Human Heart
Автор: Piyush zoology
Загружено: 2025-12-10
Просмотров: 17
*Heart
The heart is a muscular pump that keeps blood moving through the circulatory system. It sits in the thoracic cavity, slightly left of centre, and beats about 60‑100 times a minute at rest.
Key parts
Atria – the two upper chambers (right and left) that receive blood from the veins.
Ventricles – the two lower chambers that pump blood out: the right ventricle to the lungs, the left ventricle to the rest of the body.
Septum – the wall that separates the right and left sides, preventing mixing of oxygen‑rich and oxygen‑poor blood.
Valves – one‑way doors that keep flow moving forward: tricuspid (right AV), pulmonary (right outflow), mitral (left AV), and aortic (left outflow).
Coronary arteries – vessels that supply the heart muscle itself with oxygen‑rich blood.
Conduction system – the electrical network that coordinates the heartbeat: SA node (pacemaker), AV node, bundle of His, bundle branches, and Purkinje fibers.
Core functions
1. Pump – generates pressure to move blood through the pulmonary and systemic circuits.
2. Distribution – delivers oxygen and nutrients, removes waste products.
3. Regulation – adjusts output (stroke volume and rate) to meet the body’s needs (e.g., during exercise).
Key terms you’ll see
Cardiac cycle – the sequence of contraction (systole) and relaxation (diastole).
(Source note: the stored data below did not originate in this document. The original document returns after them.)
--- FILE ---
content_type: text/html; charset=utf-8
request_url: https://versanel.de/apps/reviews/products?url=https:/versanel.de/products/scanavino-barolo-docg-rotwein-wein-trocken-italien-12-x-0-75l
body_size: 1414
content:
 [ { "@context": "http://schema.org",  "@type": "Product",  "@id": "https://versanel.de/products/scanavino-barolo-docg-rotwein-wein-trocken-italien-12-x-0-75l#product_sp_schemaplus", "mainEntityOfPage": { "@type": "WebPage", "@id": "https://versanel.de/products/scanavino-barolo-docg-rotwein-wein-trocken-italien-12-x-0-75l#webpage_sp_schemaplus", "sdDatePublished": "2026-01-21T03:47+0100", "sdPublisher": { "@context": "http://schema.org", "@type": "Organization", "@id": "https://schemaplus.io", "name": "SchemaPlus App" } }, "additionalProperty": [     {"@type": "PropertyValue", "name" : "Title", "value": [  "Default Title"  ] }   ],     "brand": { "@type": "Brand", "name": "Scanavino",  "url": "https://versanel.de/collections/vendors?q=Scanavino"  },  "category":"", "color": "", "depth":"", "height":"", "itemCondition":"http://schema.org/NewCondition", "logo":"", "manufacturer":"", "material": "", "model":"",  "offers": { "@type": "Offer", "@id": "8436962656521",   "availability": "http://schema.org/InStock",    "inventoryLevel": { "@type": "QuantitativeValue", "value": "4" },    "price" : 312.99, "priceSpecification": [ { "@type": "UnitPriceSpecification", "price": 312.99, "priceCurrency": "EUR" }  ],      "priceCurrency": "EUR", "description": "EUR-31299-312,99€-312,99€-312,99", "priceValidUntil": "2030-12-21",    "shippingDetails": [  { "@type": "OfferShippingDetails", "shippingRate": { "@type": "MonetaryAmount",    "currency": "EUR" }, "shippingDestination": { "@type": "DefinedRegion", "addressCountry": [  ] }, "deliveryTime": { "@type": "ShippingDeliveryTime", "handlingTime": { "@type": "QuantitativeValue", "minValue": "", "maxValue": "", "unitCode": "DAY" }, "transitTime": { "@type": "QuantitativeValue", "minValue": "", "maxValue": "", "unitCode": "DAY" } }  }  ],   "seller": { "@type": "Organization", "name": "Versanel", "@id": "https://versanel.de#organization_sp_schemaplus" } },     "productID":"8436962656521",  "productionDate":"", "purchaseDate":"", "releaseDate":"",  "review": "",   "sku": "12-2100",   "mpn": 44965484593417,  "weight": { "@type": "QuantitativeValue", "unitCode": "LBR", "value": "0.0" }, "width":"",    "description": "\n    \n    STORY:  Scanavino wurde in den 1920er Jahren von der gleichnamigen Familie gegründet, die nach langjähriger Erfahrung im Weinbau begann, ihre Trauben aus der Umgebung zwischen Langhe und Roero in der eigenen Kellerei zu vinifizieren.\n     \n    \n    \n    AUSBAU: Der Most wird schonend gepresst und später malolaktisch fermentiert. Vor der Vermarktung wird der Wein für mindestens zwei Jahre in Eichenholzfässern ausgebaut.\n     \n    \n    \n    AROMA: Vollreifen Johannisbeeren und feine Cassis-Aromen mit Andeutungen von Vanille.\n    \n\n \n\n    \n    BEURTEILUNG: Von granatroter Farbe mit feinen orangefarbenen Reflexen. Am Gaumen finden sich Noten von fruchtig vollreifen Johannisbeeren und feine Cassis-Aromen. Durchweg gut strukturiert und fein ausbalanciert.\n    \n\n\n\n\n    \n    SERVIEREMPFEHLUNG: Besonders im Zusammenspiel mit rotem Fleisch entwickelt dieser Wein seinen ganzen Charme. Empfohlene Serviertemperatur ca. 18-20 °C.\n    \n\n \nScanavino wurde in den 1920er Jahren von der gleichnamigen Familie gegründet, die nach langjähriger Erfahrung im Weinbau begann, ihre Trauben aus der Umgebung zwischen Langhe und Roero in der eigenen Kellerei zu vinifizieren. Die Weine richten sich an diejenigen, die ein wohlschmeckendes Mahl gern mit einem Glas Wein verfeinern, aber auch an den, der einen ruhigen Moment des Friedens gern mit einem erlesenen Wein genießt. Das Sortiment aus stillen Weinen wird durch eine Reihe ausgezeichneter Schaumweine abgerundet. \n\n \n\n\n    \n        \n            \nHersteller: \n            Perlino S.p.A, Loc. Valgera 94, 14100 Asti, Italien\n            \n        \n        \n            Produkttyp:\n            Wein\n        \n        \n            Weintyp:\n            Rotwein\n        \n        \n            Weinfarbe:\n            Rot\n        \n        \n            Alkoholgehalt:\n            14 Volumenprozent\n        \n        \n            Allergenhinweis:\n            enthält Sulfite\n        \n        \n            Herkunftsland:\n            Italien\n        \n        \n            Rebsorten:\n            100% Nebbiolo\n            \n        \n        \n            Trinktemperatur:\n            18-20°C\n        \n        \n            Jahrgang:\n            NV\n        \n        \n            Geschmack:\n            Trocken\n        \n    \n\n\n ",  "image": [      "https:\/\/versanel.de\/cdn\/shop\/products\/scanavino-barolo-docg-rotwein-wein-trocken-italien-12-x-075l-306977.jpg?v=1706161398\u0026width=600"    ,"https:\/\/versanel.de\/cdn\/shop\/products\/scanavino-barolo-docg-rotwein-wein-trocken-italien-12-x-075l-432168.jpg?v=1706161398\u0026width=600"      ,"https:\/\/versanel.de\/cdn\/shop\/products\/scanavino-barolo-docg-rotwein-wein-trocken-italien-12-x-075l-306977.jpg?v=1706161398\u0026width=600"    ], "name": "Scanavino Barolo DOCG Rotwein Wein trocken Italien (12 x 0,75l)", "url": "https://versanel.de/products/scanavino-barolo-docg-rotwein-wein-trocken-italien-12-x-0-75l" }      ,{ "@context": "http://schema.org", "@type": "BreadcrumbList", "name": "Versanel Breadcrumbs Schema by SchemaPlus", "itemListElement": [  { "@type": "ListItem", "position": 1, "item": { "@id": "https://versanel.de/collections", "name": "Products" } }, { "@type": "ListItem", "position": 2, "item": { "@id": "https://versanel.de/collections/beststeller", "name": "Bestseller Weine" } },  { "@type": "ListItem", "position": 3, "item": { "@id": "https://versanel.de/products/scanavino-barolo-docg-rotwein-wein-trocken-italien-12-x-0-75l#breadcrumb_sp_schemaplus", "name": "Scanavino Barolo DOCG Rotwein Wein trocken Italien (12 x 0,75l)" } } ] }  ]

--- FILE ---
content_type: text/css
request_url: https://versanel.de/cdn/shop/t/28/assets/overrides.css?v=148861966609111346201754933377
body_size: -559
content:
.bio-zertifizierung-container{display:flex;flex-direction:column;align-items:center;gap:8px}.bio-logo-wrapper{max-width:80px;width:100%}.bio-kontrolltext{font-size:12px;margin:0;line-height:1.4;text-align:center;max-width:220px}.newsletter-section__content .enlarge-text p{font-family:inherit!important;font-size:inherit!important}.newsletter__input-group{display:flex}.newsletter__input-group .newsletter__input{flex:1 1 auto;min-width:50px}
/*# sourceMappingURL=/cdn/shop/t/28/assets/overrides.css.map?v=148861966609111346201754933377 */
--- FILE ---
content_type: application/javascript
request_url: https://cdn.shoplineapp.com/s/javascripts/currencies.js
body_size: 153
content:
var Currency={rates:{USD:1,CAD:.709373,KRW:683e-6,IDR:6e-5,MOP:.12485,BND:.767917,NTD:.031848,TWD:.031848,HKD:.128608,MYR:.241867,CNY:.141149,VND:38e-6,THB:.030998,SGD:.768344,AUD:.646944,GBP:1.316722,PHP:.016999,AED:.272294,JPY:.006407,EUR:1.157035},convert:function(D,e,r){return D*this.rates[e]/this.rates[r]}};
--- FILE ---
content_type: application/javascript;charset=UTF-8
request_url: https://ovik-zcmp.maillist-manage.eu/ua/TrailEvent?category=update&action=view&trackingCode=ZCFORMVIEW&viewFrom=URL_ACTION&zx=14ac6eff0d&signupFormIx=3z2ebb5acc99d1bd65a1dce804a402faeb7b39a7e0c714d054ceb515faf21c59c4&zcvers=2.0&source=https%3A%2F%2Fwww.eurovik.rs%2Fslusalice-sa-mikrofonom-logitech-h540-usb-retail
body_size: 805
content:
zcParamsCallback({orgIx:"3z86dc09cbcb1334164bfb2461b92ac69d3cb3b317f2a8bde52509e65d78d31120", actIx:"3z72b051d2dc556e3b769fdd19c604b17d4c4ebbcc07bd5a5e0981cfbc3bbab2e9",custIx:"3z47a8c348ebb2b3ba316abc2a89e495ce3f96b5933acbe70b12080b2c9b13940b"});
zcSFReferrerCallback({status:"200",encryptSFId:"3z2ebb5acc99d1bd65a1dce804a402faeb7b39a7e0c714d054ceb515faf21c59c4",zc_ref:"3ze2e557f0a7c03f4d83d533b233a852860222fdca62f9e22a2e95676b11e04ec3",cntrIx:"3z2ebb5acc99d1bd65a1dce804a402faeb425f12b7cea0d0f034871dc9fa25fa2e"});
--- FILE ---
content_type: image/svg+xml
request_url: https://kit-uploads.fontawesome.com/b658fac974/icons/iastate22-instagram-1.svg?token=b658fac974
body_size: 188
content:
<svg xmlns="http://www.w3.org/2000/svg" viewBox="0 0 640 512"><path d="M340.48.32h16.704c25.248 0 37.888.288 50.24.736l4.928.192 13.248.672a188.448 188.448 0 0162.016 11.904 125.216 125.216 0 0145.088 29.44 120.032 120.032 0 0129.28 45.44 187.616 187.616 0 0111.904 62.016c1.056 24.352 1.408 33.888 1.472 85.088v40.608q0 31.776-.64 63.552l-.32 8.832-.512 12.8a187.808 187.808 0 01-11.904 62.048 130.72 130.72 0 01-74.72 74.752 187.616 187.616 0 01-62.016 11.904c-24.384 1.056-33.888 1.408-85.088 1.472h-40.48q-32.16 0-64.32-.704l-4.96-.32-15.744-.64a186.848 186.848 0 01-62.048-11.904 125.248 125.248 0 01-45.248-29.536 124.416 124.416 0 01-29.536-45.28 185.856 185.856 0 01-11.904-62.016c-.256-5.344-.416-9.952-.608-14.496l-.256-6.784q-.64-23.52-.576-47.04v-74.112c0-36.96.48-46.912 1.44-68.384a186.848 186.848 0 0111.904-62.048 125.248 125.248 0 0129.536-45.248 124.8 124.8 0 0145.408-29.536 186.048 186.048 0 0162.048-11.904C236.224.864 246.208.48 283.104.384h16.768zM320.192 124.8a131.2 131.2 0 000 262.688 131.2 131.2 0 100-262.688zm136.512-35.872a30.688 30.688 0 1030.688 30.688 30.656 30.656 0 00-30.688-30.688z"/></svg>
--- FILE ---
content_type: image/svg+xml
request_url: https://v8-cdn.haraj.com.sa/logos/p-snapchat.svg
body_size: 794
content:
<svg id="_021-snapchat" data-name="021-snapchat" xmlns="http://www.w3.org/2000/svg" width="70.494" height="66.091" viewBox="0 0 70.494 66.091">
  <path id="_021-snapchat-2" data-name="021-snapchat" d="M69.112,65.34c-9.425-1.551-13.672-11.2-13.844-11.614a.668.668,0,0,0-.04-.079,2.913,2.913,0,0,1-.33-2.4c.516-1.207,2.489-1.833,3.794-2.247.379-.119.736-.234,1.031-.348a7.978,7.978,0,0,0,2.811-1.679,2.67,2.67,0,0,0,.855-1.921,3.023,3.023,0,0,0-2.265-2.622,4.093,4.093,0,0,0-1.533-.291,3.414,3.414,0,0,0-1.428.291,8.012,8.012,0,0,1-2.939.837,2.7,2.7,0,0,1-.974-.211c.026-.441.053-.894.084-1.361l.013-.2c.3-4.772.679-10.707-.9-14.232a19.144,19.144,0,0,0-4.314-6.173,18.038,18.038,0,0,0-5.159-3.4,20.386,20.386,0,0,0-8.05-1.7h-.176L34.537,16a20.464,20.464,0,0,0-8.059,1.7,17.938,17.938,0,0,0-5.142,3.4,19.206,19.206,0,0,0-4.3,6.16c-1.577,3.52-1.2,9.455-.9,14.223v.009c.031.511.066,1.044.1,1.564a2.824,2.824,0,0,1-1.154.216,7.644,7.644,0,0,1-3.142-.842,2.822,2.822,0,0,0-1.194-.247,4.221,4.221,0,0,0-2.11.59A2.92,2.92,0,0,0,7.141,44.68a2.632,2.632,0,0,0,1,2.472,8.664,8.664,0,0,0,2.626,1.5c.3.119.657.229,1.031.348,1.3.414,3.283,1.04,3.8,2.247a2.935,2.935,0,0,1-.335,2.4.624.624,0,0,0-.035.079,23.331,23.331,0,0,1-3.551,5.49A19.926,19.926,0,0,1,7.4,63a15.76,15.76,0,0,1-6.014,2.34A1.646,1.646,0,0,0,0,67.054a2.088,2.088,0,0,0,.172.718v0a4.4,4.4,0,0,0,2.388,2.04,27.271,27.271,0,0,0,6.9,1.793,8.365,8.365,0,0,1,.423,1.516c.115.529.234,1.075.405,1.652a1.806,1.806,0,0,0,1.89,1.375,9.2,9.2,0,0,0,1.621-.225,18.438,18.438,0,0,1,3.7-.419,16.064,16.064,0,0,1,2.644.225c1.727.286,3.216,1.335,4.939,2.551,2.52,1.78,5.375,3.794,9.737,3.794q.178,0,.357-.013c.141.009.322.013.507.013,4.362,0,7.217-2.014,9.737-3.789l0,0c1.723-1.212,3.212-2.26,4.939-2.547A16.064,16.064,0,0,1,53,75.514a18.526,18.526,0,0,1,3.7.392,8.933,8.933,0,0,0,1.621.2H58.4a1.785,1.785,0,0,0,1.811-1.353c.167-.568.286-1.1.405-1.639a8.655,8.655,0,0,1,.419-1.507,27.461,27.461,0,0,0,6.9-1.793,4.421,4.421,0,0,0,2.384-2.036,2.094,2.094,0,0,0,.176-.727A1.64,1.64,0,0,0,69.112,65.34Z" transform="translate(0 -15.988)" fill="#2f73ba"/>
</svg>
Stroke volume – amount of blood ejected per beat.
Cardiac output – stroke volume × heart rate (L/min).
Myocardium – the thick muscular layer of the heart wall.
Pericardium – the fibrous sac that encloses the heart.
Endocardium – the thin inner lining of the heart chambers and valves.
Aorta – the main artery carrying oxygen‑rich blood from the left ventricle to the body.
Pulmonary artery – carries oxygen‑poor blood from the right ventricle to the lungs.
*Heart & Circulation
Blood makes a continuous loop: it picks up oxygen in the lungs, gets pumped out to the body, and returns de‑oxygenated to the heart to start again. The heart itself is the pump that keeps the two circuits moving.
1. Pulmonary circuit (right side)
1. Right atrium receives oxygen‑poor blood from the superior & inferior vena cava.
2. Blood passes the tricuspid valve into the *right ventricle*.
3. The right ventricle contracts → pushes blood through the pulmonary valve into the *pulmonary artery*.
4. The pulmonary artery carries the blood to the lungs, where it picks up O₂ and drops off CO₂.
5. Oxygen‑rich blood returns via the pulmonary veins to the *left atrium*.
2. Systemic circuit (left side)
1. Left atrium empties through the mitral (bicuspid) valve into the *left ventricle*.
2. The left ventricle contracts → forces blood through the aortic valve into the *aorta*.
3. The aorta branches into the arterial tree, delivering O₂‑rich blood to all tissues.
4. After delivering oxygen, blood returns through veins → superior & inferior vena cava → back to the right atrium, and the cycle repeats.
Key players in the loop
Valves (tricuspid, pulmonary, mitral, aortic) keep flow one‑way.
Coronary arteries branch off the aorta to supply the heart muscle itself.
Cardiac cycle = systole (contraction) + diastole (relaxation).
Cardiac output = stroke volume × heart rate (how much blood the heart pumps per minute).